Она теперь припоминала каждое слово Ираклия — он все это говорил ей одной. Учуял, видно, что дело неладно. И никто его не понимает… Предателю, слышь, не будет прощения.
А мужа отбивать у жен — за это будет прощение? На Ломовском заводе кто увел в скиты пудлингового мастера Куркина? Ираклий… Теперь у Куркина осталась жена с махоньким младенчиком — ни баба, ни девка, ни вдова — на ком будет грех за нее? Сейчас Ираклий к Ефиму подбирается… При последней мысли Домна чувствует, как она начинает вся холодеть. Ей уже представлялось, как она останется одна-одинешенька в чужой семье с ребенком на руках, как ее будет донимать свекор-батюшка, как будет поедом есть свекровь-матушка. Она же и будет кругом виновата: мужа остудила, вот он и ушел в скиты, а ты майся с ребенком.
— Ах, скорее бы…
Домна чутко прислушивалась к каждому шороху на улице и на дворе, и ей несколько раз казалось, что кто-то подъехал, что слышны чьи-то осторожные шаги, что чьи-то руки нащупывают дверную скобу. Но это бушевала метель, такая же метель, какая бушевала в ее собственной душе.
Домна была из беспоповщинского толка, вышла за поповца Ефима. Очень уж крепко полюбился ей этот серьезный не по летам парень. Пришлось для него бросить родную семью, которая проводила ее с проклятиями. Тяжелее горы родительское проклятие… Недолго порадовалась Домна, хотя и любила мужа без ума. Ведь других таких людей и на свете не бывает, как Ефим. Два года бабьего счастья промелькнули незаметно, а тут еще появился ребенок. Но и в самую счастливую пору Домна замечала, как Ефим начинал как будто задумываться и все чаще смотрел на нее какими-то удивленными глазами, точно спрашивал, зачем она здесь. Этот взгляд давил ее, точно камень.
— Что с тобой, Ефим? — спрашивала она.
— А ничего… так… грех…
— Какой грех?
— О душе своей не думаем — вот и грех.
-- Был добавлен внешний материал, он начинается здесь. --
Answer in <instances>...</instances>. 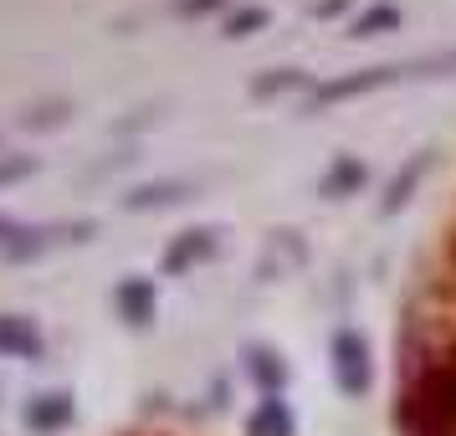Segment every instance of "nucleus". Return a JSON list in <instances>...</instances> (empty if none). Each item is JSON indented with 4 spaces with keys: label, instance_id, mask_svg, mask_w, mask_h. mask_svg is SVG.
Returning a JSON list of instances; mask_svg holds the SVG:
<instances>
[{
    "label": "nucleus",
    "instance_id": "nucleus-19",
    "mask_svg": "<svg viewBox=\"0 0 456 436\" xmlns=\"http://www.w3.org/2000/svg\"><path fill=\"white\" fill-rule=\"evenodd\" d=\"M16 231H21V226H16L11 216H0V251H5V247H11V242H16Z\"/></svg>",
    "mask_w": 456,
    "mask_h": 436
},
{
    "label": "nucleus",
    "instance_id": "nucleus-17",
    "mask_svg": "<svg viewBox=\"0 0 456 436\" xmlns=\"http://www.w3.org/2000/svg\"><path fill=\"white\" fill-rule=\"evenodd\" d=\"M62 113H67L62 103H46L37 113H26V128H52V124H62Z\"/></svg>",
    "mask_w": 456,
    "mask_h": 436
},
{
    "label": "nucleus",
    "instance_id": "nucleus-9",
    "mask_svg": "<svg viewBox=\"0 0 456 436\" xmlns=\"http://www.w3.org/2000/svg\"><path fill=\"white\" fill-rule=\"evenodd\" d=\"M364 185H370V165H364V160H338V165L323 175V195H329V201L359 195Z\"/></svg>",
    "mask_w": 456,
    "mask_h": 436
},
{
    "label": "nucleus",
    "instance_id": "nucleus-20",
    "mask_svg": "<svg viewBox=\"0 0 456 436\" xmlns=\"http://www.w3.org/2000/svg\"><path fill=\"white\" fill-rule=\"evenodd\" d=\"M338 11H344V0H318L313 5V16H338Z\"/></svg>",
    "mask_w": 456,
    "mask_h": 436
},
{
    "label": "nucleus",
    "instance_id": "nucleus-15",
    "mask_svg": "<svg viewBox=\"0 0 456 436\" xmlns=\"http://www.w3.org/2000/svg\"><path fill=\"white\" fill-rule=\"evenodd\" d=\"M303 83V72H288V67H282V72H272V78H256V83H251V98H272V93H288V87H297Z\"/></svg>",
    "mask_w": 456,
    "mask_h": 436
},
{
    "label": "nucleus",
    "instance_id": "nucleus-16",
    "mask_svg": "<svg viewBox=\"0 0 456 436\" xmlns=\"http://www.w3.org/2000/svg\"><path fill=\"white\" fill-rule=\"evenodd\" d=\"M31 169H37V160H26V154H16V160L0 154V185H16V180H26Z\"/></svg>",
    "mask_w": 456,
    "mask_h": 436
},
{
    "label": "nucleus",
    "instance_id": "nucleus-5",
    "mask_svg": "<svg viewBox=\"0 0 456 436\" xmlns=\"http://www.w3.org/2000/svg\"><path fill=\"white\" fill-rule=\"evenodd\" d=\"M113 303H118V313H124L128 324H149L154 308H159V292H154L149 277H124L118 292H113Z\"/></svg>",
    "mask_w": 456,
    "mask_h": 436
},
{
    "label": "nucleus",
    "instance_id": "nucleus-11",
    "mask_svg": "<svg viewBox=\"0 0 456 436\" xmlns=\"http://www.w3.org/2000/svg\"><path fill=\"white\" fill-rule=\"evenodd\" d=\"M400 21H405V11L390 5V0H379V5H370V11L354 21V37H385V31H400Z\"/></svg>",
    "mask_w": 456,
    "mask_h": 436
},
{
    "label": "nucleus",
    "instance_id": "nucleus-8",
    "mask_svg": "<svg viewBox=\"0 0 456 436\" xmlns=\"http://www.w3.org/2000/svg\"><path fill=\"white\" fill-rule=\"evenodd\" d=\"M247 436H297V421H292L288 400L262 395V400H256V411L247 415Z\"/></svg>",
    "mask_w": 456,
    "mask_h": 436
},
{
    "label": "nucleus",
    "instance_id": "nucleus-4",
    "mask_svg": "<svg viewBox=\"0 0 456 436\" xmlns=\"http://www.w3.org/2000/svg\"><path fill=\"white\" fill-rule=\"evenodd\" d=\"M46 344H42V329L21 318V313H0V354H11V359H37Z\"/></svg>",
    "mask_w": 456,
    "mask_h": 436
},
{
    "label": "nucleus",
    "instance_id": "nucleus-14",
    "mask_svg": "<svg viewBox=\"0 0 456 436\" xmlns=\"http://www.w3.org/2000/svg\"><path fill=\"white\" fill-rule=\"evenodd\" d=\"M420 169H426V160H415L411 169H400V175H395L390 195H385V210H400V206H405V195L415 190V180H420Z\"/></svg>",
    "mask_w": 456,
    "mask_h": 436
},
{
    "label": "nucleus",
    "instance_id": "nucleus-7",
    "mask_svg": "<svg viewBox=\"0 0 456 436\" xmlns=\"http://www.w3.org/2000/svg\"><path fill=\"white\" fill-rule=\"evenodd\" d=\"M21 421L31 426V432H62V426H72V395H62V391L37 395V400L21 411Z\"/></svg>",
    "mask_w": 456,
    "mask_h": 436
},
{
    "label": "nucleus",
    "instance_id": "nucleus-21",
    "mask_svg": "<svg viewBox=\"0 0 456 436\" xmlns=\"http://www.w3.org/2000/svg\"><path fill=\"white\" fill-rule=\"evenodd\" d=\"M452 257H456V242H452Z\"/></svg>",
    "mask_w": 456,
    "mask_h": 436
},
{
    "label": "nucleus",
    "instance_id": "nucleus-1",
    "mask_svg": "<svg viewBox=\"0 0 456 436\" xmlns=\"http://www.w3.org/2000/svg\"><path fill=\"white\" fill-rule=\"evenodd\" d=\"M400 426L411 436H456V354H420L400 395Z\"/></svg>",
    "mask_w": 456,
    "mask_h": 436
},
{
    "label": "nucleus",
    "instance_id": "nucleus-10",
    "mask_svg": "<svg viewBox=\"0 0 456 436\" xmlns=\"http://www.w3.org/2000/svg\"><path fill=\"white\" fill-rule=\"evenodd\" d=\"M185 195H190L185 180H159V185H139L124 206L128 210H154V206H175V201H185Z\"/></svg>",
    "mask_w": 456,
    "mask_h": 436
},
{
    "label": "nucleus",
    "instance_id": "nucleus-12",
    "mask_svg": "<svg viewBox=\"0 0 456 436\" xmlns=\"http://www.w3.org/2000/svg\"><path fill=\"white\" fill-rule=\"evenodd\" d=\"M247 365H251V374H256V385H262L267 395H277V385L288 380V370L277 365V354H267V350H251V354H247Z\"/></svg>",
    "mask_w": 456,
    "mask_h": 436
},
{
    "label": "nucleus",
    "instance_id": "nucleus-3",
    "mask_svg": "<svg viewBox=\"0 0 456 436\" xmlns=\"http://www.w3.org/2000/svg\"><path fill=\"white\" fill-rule=\"evenodd\" d=\"M411 67H359V72H349V78H333V83L313 87V108H329V103H349V98H359V93H374V87H390L395 78H405Z\"/></svg>",
    "mask_w": 456,
    "mask_h": 436
},
{
    "label": "nucleus",
    "instance_id": "nucleus-2",
    "mask_svg": "<svg viewBox=\"0 0 456 436\" xmlns=\"http://www.w3.org/2000/svg\"><path fill=\"white\" fill-rule=\"evenodd\" d=\"M329 359H333V380H338V391L349 395V400L370 395V385H374V370H370V344H364L359 333H354V329L333 333Z\"/></svg>",
    "mask_w": 456,
    "mask_h": 436
},
{
    "label": "nucleus",
    "instance_id": "nucleus-13",
    "mask_svg": "<svg viewBox=\"0 0 456 436\" xmlns=\"http://www.w3.org/2000/svg\"><path fill=\"white\" fill-rule=\"evenodd\" d=\"M267 21H272L267 5H247V11H236V16L226 21V37H256Z\"/></svg>",
    "mask_w": 456,
    "mask_h": 436
},
{
    "label": "nucleus",
    "instance_id": "nucleus-6",
    "mask_svg": "<svg viewBox=\"0 0 456 436\" xmlns=\"http://www.w3.org/2000/svg\"><path fill=\"white\" fill-rule=\"evenodd\" d=\"M210 251H216V231H185V236H175V247L165 251V272L169 277H180V272H190L195 262H206Z\"/></svg>",
    "mask_w": 456,
    "mask_h": 436
},
{
    "label": "nucleus",
    "instance_id": "nucleus-18",
    "mask_svg": "<svg viewBox=\"0 0 456 436\" xmlns=\"http://www.w3.org/2000/svg\"><path fill=\"white\" fill-rule=\"evenodd\" d=\"M221 0H180V16H200V11H216Z\"/></svg>",
    "mask_w": 456,
    "mask_h": 436
}]
</instances>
Только
тешим свою скверную плоть…— Какой же грех между мужем и женой?
— Ангелы не знают ни мужей, ни жен…
По зимам Ефим пропадал иногда на целую неделю и возвращался домой измученный, больной, со странно горевшими глазами. Домна потом уже узнала, что он проводил это время у Ираклия на покаянии. Ираклий скрывался где-то в скитах, в горах, куда к нему и сходились. Он вербовал себе самых лучших овец, и в число этих лучших попал Ефим. Раз он сказал жене прямо:
— Я скоро уйду в скиты, Домна…
— Тебя Ираклий сманивает?
— Не Ираклий, а совесть. Не могу больше терпеть…
— А как же я-то останусь?
— Ступай и ты в скиты…
— А ребенок?
— Ребенок останется у стариков…
Как ни плакала Домна, как ни умоляла мужа, Ефим стоял твердо на своем. У молодой бабы совершенно опустились руки… За что же такая напасть? За что разбитая жизнь? А тут еще на руках останется ребенок хуже сироты. Для Домны ясно было одно: именно, что заводчиком всего дела был владыко Ираклий. Да, он сманил не одного Ефима и будет сманивать других. У Домны явилась страстная жажда мести, Э, пропадать, так пропадать всем, а владыке Ираклию в первую голову, как хищному волку в овечьей шкуре. Случай ей помог привести этот план в исполнение. Батюшка-свекор как-то проболтался о сроке, когда владыко Ираклий поедет из скитов на южные уральские заводы и что остановится у них, как показывал Ефиму. Старик трусил вперед и ворчал.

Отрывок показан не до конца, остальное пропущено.